MHS will collect gear on Monday and call it season after falling 42-0 on Friday night to No. 3 Capital during the first-round of the WVSSAC Class AAA playoffs.
“We ran into a bus. That’s a very good Capital football team,” head coach Matt Lacy said. “We have to capitalize and make plays when we have the opportunity.”
The Mohigans struggled to move the ball from buzzer-to-buzzer, failing to find the end zone, tallying just 155 yards against a stout Cougar defense. The performance was a sharp contrast from their previous two games, where they tallied well over 700 yards and 100 points combined.
“These guys were better than the last two teams we played,” senior Luke Milne said. “They were bigger in size and they just made more plays.”
Capital’s main weapon proved to be their athleticism, and they cut, juked and spun around Mohigans defenders and down the field en route to a 396-yard performance offensively. The star of the night for the Cougars was senior quarterback and WVU commit Kerry Martin, who threw for 195 yards and four touchdowns while adding 74 yards on the ground.

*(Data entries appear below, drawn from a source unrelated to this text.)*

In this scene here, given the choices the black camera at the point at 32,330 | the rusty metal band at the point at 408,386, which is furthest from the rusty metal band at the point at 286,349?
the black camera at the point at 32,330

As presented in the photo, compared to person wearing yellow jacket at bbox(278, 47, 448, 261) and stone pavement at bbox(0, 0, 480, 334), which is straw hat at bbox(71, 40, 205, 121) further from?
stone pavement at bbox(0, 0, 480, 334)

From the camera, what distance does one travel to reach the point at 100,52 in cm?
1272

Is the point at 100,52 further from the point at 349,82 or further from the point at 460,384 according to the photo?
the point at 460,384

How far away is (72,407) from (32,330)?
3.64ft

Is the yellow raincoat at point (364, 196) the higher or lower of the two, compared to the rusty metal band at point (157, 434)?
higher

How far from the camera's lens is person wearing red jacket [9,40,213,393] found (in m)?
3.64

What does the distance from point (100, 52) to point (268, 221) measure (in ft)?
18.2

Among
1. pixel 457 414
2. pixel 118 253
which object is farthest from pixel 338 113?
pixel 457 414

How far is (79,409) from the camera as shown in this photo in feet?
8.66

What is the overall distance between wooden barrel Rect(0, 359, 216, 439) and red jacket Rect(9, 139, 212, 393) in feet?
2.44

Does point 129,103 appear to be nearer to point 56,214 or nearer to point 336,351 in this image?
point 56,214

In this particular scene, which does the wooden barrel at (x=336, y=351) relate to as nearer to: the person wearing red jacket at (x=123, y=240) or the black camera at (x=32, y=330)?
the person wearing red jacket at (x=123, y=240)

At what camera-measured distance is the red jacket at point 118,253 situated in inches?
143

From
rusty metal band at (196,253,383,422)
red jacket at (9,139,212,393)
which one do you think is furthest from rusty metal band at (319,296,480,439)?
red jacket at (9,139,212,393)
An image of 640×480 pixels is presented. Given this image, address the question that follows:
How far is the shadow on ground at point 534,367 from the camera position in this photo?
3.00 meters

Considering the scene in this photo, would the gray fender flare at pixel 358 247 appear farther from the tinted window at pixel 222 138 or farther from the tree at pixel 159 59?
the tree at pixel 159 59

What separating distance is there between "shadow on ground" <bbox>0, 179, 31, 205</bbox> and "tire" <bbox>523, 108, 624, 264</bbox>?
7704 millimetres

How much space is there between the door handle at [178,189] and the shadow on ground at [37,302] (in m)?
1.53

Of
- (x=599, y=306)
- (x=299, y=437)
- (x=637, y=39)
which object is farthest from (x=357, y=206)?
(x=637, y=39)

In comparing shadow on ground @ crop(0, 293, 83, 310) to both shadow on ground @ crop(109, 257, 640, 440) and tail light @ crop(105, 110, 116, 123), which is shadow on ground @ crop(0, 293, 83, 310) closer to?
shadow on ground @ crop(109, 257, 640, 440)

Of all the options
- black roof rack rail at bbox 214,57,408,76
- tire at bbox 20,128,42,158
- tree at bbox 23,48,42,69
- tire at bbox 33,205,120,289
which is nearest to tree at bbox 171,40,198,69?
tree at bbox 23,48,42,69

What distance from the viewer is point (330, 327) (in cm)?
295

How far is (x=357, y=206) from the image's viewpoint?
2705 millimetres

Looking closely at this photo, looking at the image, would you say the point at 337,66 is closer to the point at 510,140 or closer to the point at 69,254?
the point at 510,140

“It’s hard. That’s something you can’t simulate in practice,” Lacy said “It’s a credit to them and those playmakers.”
According to Milne, the Mohigans defense had a fairly good idea of what the Cougar offense would bring to the field — unfortunately, knowing what’s coming doesn’t always translate to stopping it.
“There was nothing they did that we didn’t see coming. We had a great game plan — [defensive coordinator Matt] Kelly always puts in a great effort,” he said. “They just made more plays and that’s what it comes down to.”
The contest was marred by a barrage of penalties, as Morgantown accumulated 11 for 87 yards while Capital crossed the century mark with 122 yards on 12 flags.
“They have to clean up a little bit. Penalty wise — holy cow, they had 10 or 12 and we were up there with 10 or 12,” Lacy said. “If Capital can clean that up, they’ll be a special football team.”
While the loss certainly stings for the Mohigans and their senior class, Lacy wasted no time in looking ahead to what can be done to have his squad as sharp as possible heading into 2019.
“We’ll regroup, we’ll see where we can get better, and we’ll do that moving forward into next season,” he said.
As the realization that the season is over sunk in for the players, Milne reflected on the bond that the team has formed and the experience of playing as a member of that group.
“We have a great group of seniors and a great group of underclassmen that are really close, and the coaches always give a lot of effort,” he said. “I want to thank my coaches and teammates for a good season during my last year of football.”